**TASK DETAILS:** Retype the whole listing below precisely.
[[ SUPPLIED DATA open ]]
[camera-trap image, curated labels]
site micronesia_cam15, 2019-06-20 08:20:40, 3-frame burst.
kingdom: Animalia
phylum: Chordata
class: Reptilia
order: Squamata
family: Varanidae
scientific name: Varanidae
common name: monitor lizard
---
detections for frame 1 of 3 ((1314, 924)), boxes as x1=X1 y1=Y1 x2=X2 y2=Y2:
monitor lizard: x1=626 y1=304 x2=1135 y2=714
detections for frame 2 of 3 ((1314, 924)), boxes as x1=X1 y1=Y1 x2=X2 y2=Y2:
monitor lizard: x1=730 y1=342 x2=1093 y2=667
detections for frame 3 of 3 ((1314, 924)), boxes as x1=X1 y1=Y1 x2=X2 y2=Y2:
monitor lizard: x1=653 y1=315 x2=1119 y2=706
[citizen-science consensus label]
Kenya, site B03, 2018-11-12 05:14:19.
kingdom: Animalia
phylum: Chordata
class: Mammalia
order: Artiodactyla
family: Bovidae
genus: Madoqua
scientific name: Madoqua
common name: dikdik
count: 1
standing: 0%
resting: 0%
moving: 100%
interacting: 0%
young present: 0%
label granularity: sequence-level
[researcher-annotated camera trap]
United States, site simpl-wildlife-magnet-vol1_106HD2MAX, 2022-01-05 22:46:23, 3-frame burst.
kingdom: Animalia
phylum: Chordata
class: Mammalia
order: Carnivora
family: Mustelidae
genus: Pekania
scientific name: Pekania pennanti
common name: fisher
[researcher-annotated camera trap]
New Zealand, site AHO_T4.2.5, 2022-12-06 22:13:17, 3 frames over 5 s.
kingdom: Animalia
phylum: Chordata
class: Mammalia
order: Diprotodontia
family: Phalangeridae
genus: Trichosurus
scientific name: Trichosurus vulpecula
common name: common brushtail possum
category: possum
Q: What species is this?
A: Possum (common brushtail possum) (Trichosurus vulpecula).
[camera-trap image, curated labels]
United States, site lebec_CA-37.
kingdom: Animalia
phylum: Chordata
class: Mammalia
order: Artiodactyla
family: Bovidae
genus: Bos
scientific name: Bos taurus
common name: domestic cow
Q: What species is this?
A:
[[ SUPPLIED DATA closed ]]
**RESPONSE AREA:**
[camera-trap image, curated labels]
site micronesia_cam15, 2019-06-20 08:20:40, 3-frame burst.
kingdom: Animalia
phylum: Chordata
class: Reptilia
order: Squamata
family: Varanidae
scientific name: Varanidae
common name: monitor lizard
---
detections for frame 1 of 3 ((1314, 924)), boxes as x1=X1 y1=Y1 x2=X2 y2=Y2:
monitor lizard: x1=626 y1=304 x2=1135 y2=714
detections for frame 2 of 3 ((1314, 924)), boxes as x1=X1 y1=Y1 x2=X2 y2=Y2:
monitor lizard: x1=730 y1=342 x2=1093 y2=667
detections for frame 3 of 3 ((1314, 924)), boxes as x1=X1 y1=Y1 x2=X2 y2=Y2:
monitor lizard: x1=653 y1=315 x2=1119 y2=706
[citizen-science consensus label]
Kenya, site B03, 2018-11-12 05:14:19.
kingdom: Animalia
phylum: Chordata
class: Mammalia
order: Artiodactyla
family: Bovidae
genus: Madoqua
scientific name: Madoqua
common name: dikdik
count: 1
standing: 0%
resting: 0%
moving: 100%
interacting: 0%
young present: 0%
label granularity: sequence-level
[researcher-annotated camera trap]
United States, site simpl-wildlife-magnet-vol1_106HD2MAX, 2022-01-05 22:46:23, 3-frame burst.
kingdom: Animalia
phylum: Chordata
class: Mammalia
order: Carnivora
family: Mustelidae
genus: Pekania
scientific name: Pekania pennanti
common name: fisher
[researcher-annotated camera trap]
New Zealand, site AHO_T4.2.5, 2022-12-06 22:13:17, 3 frames over 5 s.
kingdom: Animalia
phylum: Chordata
class: Mammalia
order: Diprotodontia
family: Phalangeridae
genus: Trichosurus
scientific name: Trichosurus vulpecula
common name: common brushtail possum
category: possum
Q: What species is this?
A: Possum (common brushtail possum) (Trichosurus vulpecula).
[camera-trap image, curated labels]
United States, site lebec_CA-37.
kingdom: Animalia
phylum: Chordata
class: Mammalia
order: Artiodactyla
family: Bovidae
genus: Bos
scientific name: Bos taurus
common name: domestic cow
Q: What species is this?
A:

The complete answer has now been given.